## [What the task requires]
In the open letter, what did the mother encourage the writer to spend job money on at age 16?
(Given text begins)
(An open letter to my mother)

December 18th, 2016

Mother dearest,

You’re probably reading that line and thinking I’m being passive aggressive and hurtful. That isn’t my intention. When I was younger I called you mother dearest, not knowing what it meant contextually, how would I have? Words and phrases get reused and referenced in popular media all the time. I’d heard the phrase and thought it was a funny teasing way of saying “mom” and when I was frustrated with you it seemed more appropriate. One day you told me to stop because it was a reference to a movie where “a psycho woman tries to kill her kids” and that it hurt you and I felt really bad and I think I was careful not to say it again.

I want you to know, that my trans identity was never meant to hurt you and likewise this restraining order was not requested with the intention of hurting you or unfairly punishing you in some way. I also want you to know that you are dear to me despite all the ways you’ve hurt me and there have been many.

I don’t think you’re abusive because you enforced household rules. I barely remember the times I would get in trouble for lying, stealing, or picking on my brothers, or not behaving as a kind individual. That’s generally when kids need discipline or guiding words to educate them. I recognized that I’d misbehaved and moved on.

I think you’re abusive because most of my memories of you are tainted with backhanded compliments (seemingly kind words laced with insults). Of you constantly critiqueing my body and telling me how I should work harder to change it. I was always too fat. “You look like you’re pregnant.”  Or hairy. (Taking me to get essentially my entire body waxed from age 11-14/15 because I was the hairiest baby you’d ever seen and my body hair was somehow unnatural. I was a kid and would forget to eat before going because we would tend to go right after school and I remember many times feeling faint from hunger and pain) I remember you encouraging me at 16 to spend the money I made from my job on laser hair removal. Which. You know I did do, because all I ever felt about my body was shame back then. Or had too many zits. Or my hair was too short. Or my clothes too androgynous. “You look like a fucking dyke”.

Or I remember your explosive volatile anger that would erupt quite suddenly once you got home from work. If the dishes weren’t clean you’d rage. If shoes were left in the wrong place you’d throw them across the house. I’m fairly certain you broke a window once doing that. But it wasn’t just the cleanliness of the house.

If I defended my dad when you were constantly insulting him about his weight, or his intelligence, or viciously naming him with crudely fashioned insults, you would also get angry with me. Or you’d start to cry.
(Given text ends)
(Data excerpt begins)
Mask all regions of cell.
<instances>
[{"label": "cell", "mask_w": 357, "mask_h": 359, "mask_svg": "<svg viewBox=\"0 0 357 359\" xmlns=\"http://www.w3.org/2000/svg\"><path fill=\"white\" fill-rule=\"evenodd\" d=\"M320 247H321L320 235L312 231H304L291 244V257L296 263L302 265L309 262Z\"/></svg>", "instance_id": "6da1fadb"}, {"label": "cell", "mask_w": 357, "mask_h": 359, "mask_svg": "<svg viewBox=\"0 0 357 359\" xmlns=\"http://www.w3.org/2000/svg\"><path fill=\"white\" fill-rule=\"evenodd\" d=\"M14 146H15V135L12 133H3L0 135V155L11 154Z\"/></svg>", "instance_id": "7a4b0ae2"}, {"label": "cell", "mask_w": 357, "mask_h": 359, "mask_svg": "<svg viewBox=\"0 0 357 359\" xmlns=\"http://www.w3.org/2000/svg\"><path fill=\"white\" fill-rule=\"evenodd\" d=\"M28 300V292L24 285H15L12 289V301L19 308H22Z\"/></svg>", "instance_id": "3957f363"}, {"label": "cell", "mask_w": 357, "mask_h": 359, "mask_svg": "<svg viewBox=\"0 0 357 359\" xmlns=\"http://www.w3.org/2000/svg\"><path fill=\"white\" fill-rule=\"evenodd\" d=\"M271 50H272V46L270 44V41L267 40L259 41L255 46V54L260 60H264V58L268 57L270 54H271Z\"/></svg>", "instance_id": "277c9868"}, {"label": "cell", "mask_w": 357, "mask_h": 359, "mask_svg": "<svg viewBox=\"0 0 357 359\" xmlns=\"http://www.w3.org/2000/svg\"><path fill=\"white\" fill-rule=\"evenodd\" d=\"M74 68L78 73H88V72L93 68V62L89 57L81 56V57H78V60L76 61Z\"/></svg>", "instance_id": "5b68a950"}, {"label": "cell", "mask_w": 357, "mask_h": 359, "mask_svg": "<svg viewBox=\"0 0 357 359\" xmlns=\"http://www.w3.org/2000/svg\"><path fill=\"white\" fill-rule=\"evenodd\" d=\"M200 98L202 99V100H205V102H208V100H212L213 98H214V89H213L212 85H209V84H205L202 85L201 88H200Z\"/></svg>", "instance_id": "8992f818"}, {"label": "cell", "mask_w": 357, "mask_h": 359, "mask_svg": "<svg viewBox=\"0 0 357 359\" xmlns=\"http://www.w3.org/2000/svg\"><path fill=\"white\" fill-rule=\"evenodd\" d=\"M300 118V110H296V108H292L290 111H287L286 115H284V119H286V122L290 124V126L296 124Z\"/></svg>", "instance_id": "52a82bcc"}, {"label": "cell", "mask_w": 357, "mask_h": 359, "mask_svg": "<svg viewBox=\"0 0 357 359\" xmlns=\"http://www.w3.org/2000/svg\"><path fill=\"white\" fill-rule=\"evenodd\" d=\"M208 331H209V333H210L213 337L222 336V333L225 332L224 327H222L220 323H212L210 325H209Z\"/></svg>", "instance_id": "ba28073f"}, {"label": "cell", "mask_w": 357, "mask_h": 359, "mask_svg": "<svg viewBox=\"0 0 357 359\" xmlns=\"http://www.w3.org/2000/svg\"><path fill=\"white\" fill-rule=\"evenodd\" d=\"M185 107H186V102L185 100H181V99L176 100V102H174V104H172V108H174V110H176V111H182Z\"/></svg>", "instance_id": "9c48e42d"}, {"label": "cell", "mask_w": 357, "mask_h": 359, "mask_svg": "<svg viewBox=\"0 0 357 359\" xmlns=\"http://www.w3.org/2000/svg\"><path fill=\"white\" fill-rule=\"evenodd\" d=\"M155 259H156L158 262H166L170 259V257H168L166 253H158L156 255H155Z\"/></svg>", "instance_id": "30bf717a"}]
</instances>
(Data excerpt ends)
## [Solution to this task]
Laser hair removal.